Invented by engineering professor Kaoru Ishikawa, the seven basic tools of Six Sigma – sometimes referred to as the Ishikawa Tools – are simple but effective tools for solving quality control issues. They also provide a great place to start for those new to Six Sigma methodology.

Ishikawa designed the tools for use by those with basic training in statistics. They provide a straightforward way to address complex quality-related issues. For those earning a certificate in Six Sigma or who want to apply Six Sigma tools and techniques to their business challenges, the seven basic tools provide the perfect place to start.

History of the Seven Basic Tools

Experts consider Ishikawa one of the most important figures in the history of continuous process improvement and Six Sigma. He played a key role in transforming the Japanese manufacturing industry and creating a quality control approach that not only focuses on improvement from top to bottom in an organization, but also from the beginning to the end of the product life cycle.

In post-World War II Japan, industry went through a quality control revolution that provided the genesis of what companies still practice today. Ishikawa, who graduated from college with an engineering degree in applied chemistry, became an expert in organizational theory. He is perhaps best known for this creation of the cause and effect diagram, also known as the fishbone diagram.

Another early invention for Ishikawa are quality circles. These involve workers who do similar jobs and meet regularly to discuss work-related challenges and produce solutions. The fishbone diagram became an important tool for quality circles and also one of the seven basic tools.

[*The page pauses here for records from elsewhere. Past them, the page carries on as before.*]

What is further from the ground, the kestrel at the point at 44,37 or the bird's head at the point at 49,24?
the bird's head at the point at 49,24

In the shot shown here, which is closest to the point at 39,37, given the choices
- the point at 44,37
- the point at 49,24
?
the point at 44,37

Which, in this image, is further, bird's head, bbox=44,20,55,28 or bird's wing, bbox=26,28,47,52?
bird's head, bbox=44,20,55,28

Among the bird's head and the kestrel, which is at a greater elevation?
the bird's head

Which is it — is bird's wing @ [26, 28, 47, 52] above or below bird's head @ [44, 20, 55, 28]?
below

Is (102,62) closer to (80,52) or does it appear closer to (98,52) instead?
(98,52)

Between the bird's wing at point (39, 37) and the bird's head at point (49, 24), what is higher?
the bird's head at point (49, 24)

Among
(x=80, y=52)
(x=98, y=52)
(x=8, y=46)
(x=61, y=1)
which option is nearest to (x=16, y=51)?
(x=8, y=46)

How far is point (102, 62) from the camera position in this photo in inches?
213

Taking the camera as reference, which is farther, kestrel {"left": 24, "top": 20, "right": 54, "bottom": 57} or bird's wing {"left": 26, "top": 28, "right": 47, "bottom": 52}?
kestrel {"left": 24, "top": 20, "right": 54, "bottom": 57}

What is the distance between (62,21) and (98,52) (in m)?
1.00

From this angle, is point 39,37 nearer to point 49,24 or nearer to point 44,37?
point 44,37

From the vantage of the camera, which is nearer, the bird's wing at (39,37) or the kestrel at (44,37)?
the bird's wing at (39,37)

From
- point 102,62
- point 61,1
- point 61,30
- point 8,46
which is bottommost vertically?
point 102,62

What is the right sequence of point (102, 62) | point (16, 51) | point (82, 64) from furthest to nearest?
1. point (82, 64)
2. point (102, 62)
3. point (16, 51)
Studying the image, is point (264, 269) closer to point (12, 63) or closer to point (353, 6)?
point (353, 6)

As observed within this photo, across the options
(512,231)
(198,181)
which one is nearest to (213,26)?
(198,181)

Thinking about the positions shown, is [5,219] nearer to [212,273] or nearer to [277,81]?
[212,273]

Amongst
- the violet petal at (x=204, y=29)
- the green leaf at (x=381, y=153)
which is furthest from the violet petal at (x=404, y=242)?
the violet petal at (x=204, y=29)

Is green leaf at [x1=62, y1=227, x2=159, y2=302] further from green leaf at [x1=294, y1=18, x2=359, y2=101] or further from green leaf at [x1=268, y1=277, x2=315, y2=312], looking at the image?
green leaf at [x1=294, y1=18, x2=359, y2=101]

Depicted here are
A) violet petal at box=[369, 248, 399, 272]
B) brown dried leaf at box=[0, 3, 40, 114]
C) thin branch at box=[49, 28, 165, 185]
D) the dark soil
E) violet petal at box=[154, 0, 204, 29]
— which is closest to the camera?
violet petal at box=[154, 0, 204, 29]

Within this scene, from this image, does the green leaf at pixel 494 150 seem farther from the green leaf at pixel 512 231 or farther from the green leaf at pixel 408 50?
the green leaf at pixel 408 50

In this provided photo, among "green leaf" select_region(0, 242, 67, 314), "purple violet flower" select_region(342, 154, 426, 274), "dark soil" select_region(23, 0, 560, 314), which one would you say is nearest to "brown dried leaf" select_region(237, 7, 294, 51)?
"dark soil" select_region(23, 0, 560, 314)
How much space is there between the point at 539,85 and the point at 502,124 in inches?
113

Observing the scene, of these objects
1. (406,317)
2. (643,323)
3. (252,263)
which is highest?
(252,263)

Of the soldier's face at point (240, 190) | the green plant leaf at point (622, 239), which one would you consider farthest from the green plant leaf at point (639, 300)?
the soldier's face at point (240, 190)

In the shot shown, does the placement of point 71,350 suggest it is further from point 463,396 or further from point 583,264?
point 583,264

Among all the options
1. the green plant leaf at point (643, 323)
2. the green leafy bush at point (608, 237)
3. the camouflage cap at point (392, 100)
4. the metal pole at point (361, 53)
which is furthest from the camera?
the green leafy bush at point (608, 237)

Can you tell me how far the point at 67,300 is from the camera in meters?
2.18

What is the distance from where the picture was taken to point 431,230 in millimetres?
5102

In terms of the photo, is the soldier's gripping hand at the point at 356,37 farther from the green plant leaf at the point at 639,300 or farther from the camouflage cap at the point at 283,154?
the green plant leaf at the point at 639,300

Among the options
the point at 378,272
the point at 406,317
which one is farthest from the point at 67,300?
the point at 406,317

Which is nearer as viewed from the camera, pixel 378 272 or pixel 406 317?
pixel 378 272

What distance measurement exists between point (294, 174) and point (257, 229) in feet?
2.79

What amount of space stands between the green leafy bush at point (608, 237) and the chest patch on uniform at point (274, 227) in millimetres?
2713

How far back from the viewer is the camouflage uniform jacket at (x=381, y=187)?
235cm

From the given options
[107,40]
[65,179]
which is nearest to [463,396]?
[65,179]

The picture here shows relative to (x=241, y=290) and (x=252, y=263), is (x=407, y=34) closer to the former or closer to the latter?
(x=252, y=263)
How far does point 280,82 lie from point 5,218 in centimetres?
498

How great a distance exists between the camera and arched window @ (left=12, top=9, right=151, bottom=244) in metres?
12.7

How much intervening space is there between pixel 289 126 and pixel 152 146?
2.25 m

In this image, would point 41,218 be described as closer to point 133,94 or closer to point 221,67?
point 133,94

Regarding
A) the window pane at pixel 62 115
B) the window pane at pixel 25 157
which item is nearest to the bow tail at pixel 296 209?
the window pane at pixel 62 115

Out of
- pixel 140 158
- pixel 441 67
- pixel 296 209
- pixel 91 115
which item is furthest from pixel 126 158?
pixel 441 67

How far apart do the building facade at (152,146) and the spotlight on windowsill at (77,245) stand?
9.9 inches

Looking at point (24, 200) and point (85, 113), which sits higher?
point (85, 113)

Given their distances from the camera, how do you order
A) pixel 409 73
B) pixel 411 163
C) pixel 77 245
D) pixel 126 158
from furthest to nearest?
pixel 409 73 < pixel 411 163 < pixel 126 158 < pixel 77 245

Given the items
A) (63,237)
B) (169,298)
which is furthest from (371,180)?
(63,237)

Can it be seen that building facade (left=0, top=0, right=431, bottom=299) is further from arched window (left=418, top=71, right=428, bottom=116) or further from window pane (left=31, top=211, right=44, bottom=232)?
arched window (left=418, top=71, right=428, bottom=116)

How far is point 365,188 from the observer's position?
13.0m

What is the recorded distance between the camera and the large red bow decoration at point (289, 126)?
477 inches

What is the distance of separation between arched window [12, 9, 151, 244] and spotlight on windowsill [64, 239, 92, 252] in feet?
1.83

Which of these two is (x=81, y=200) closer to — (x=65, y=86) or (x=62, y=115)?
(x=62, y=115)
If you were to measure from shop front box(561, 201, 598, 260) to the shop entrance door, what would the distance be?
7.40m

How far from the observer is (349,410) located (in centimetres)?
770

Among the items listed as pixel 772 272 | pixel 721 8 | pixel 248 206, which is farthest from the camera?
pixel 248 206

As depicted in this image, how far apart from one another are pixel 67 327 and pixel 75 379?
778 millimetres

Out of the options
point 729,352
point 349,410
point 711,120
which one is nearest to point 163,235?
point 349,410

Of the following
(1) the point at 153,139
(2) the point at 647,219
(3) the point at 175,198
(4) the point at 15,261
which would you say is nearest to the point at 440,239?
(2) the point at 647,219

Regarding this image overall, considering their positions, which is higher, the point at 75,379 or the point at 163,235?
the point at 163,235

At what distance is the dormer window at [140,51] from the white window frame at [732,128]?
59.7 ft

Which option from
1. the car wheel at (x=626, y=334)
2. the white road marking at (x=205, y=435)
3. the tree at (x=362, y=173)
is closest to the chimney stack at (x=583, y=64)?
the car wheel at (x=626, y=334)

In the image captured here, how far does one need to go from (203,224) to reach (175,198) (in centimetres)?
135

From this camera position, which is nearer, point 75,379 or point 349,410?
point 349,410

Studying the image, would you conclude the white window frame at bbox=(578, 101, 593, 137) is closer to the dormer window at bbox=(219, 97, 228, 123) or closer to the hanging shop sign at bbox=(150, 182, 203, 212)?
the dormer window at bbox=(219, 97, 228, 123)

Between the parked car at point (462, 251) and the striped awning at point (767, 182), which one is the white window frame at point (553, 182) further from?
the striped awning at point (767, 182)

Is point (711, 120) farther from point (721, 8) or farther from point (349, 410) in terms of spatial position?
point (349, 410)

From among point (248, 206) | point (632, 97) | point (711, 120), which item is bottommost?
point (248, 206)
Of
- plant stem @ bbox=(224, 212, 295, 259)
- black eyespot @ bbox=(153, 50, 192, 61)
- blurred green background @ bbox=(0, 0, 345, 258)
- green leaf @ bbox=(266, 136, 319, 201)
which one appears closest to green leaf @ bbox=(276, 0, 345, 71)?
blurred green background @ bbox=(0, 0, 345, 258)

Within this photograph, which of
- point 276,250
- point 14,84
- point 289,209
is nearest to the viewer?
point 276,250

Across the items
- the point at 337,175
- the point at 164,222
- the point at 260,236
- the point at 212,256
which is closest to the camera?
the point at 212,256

The seven basic tools first emphasized by Ishikawa all focus on helping teams identify, analyze and solve work-related problems.

The Ishikawa Tools

The Ishikawa Tools, or seven basic tools, are as follows. Each remains an important tool for teams who want a systematic approach to making processes more efficient and effective. They also put the focus on quality, reducing errors, and meeting the needs of customers.

Cause and Effect Diagram

The cause and effect diagram (fishbone diagram) allows teams to list the causes, sub causes and sub cases of sub causes that lead to errors or waste in a process (the Five Whys are often used with a cause and effect diagram).

Check Sheet

A check sheet provides a method to collect and itemize process-related issues for future consideration. It’s essentially a list of all the potential problems causing operational errors. It’s typically in the form of a table with a list of issues on the left-hand column and boxes to the right that can be checked to document when and how often the problem occurs.

Control Chart

A control chart tracks how a process changes over time. By comparing current process data with past data, teams can determine if process variation is consistent (which signifies it is under control) or unpredictable (which signifies it is out of control). The latter means teams must identify the special causes leading to the process variation.

Histogram

The histogram is a frequently used graph that shows frequency distributions for a specific data set. For example, a restaurant or retail outlet might want a histogram of the number of people who enter the establishment at different times of the day in order to determine proper staffing levels.

Pareto Chart

Named after Italian economist Vilfredo Pareto, the Pareto Chart works on the 80-20 theory (80 percent of problems occur because of failure or mistakes in 20 percent of the factors involved in the process). But which factors belong in the 20 percent? The Pareto Chart helps teams identify  the most significant factors in a process that require the most attention.

Scatter Diagram

A scatter diagram uses what is known as scatter plots. These involve placing plot points on an X and Y axis for two different sets of data, providing a visual that quickly can show the relation between two sets of data. A simple example is a chart of the hurricanes within a given year (one data set) and the months of the year when they occur (a second data set). It’s easy to quickly see a relationship between the summer months and hurricanes.

Stratification

The process of stratification involves taking a data set and breaking it down into categories that provide more insight. For example, a pizza delivery business might have data showing that they were late on deliveries most frequently on certain dates of the month. However, by breaking down the data into categories of days of the week, they may find that the bulk of the late deliveries happened on Saturday afternoon when they had only one driver working. They learn Saturday afternoons are busier than they thought, and add a second driver to avoid frequent late deliveries.

Once people learn how to apply them correctly, these seven basic tools provide simple-but-powerful ways to analyze and make use of data. As Ishikawa intended, they give people more control over a process, allowing them to continually make improvements.